The focus on commerce can further help to track to what extent, how, and why the new growth and business initiatives change larger, long-standing structures and patterns: For example, Africa’s place in the division of labor in global sport is often a provider of talent to other regions of the world, such as the lucrative football leagues of Asia and Europe or the basketball league in the US. Furthermore, to track the impact of these initiatives regarding the place of national sport in matters of national development and change in post-independence African states. This focus can also shed light on the business drives and practices that fuel the exploitation occurring in for-profit sports, while further exploring matters of sports governance, to curb such practices in the ASE.
Popularity, politics, and impact
Across sports, many actors—including sports’ commercial, political, and media partners—undertake significant work to promote local and national competitions, leagues clubs, athletes, and players. The popularity and marketing campaign around Kenyan runner Kipchoge is a good example. The dynamics and outcomes of these popularity-focused measures vary greatly across sports and countries but provide interesting points of comparison and learning. Relevant questions include: Who is the audience? Who judges popularity? How might sports and sporting alliances in Africa achieve the global recognition, fame, and financial success of home-grown content that Afrobeats achieved in music, for example?

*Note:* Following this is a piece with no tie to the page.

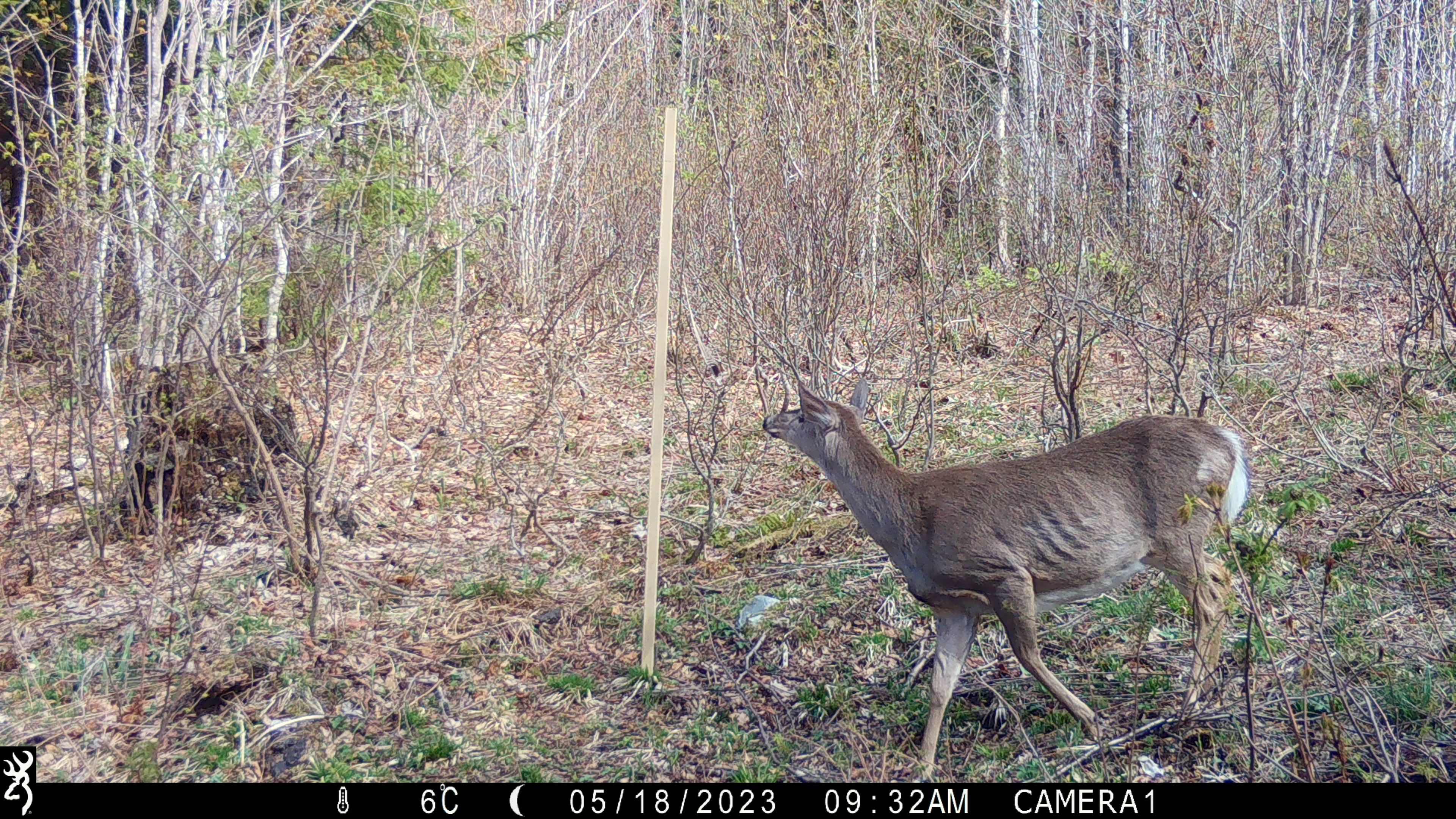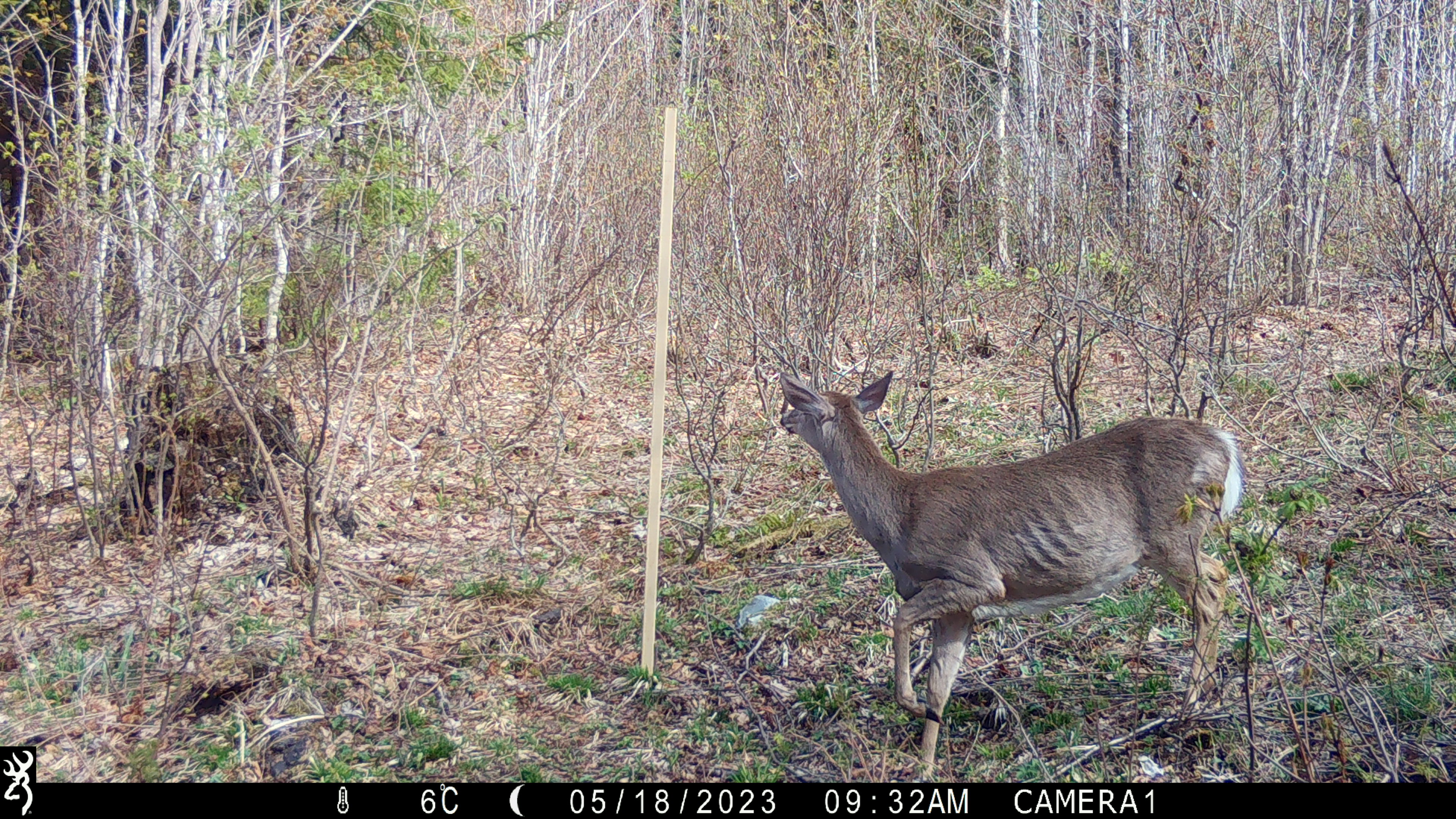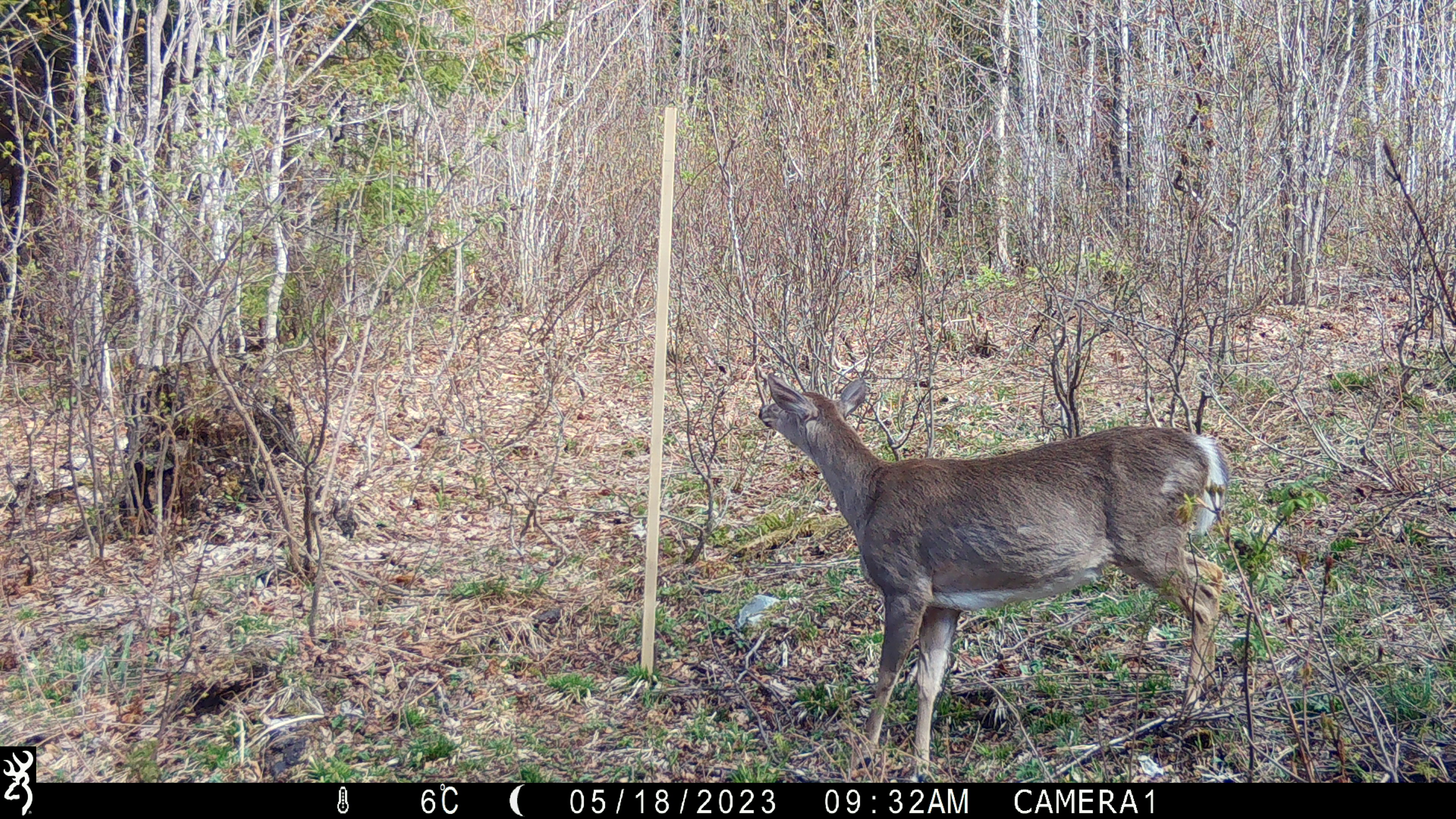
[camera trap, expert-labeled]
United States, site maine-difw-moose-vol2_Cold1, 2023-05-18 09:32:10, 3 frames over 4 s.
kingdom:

Finally, an analysis of competing political and business interests, power, and conflict is also important. Of relevance are the political interests of government and other members of the political class to support some sports, policies, and investments rather than others, and to neglect, drain, or undermine particular commercial sports projects. Analysis of the political economy of sport is required—for example, of the betting industry, of new commercial competitions (BAL, AFL, etc.), and of new major local sports investments (say, the construction of new stadiums). Further, of the politics of a national football federation and the political economy of its business and governance activities; the politics of the relations between federation and government, and between national governments (as in the successful 2027 Africa Cup of Nations, AFCON bid of Uganda, Kenya and Tanzania) and its impact on sector growth, commercialization, professionalization and performance; or the political activities (including in-office careers) of active and retired star players.
We should not only explore the politics and political economy of growth (and wealth creation and appropriation) in sports, but also the significant setbacks, crises, and decline in the sector. This requires attention to historicizing contemporary phenomena of the ASE. Finally, and importantly: Which measures, formats, alliances, innovative changes, and political interventions make a difference? How do we draw on the key indicators and historical legacies to develop better fan numbers and experiences, better players’ contracts, sign-on fees and wages, better club finances, better sports and sports performances, more sustainable growth, and so on?
Impact will be crucial to track, analyze, and debate in the coming years.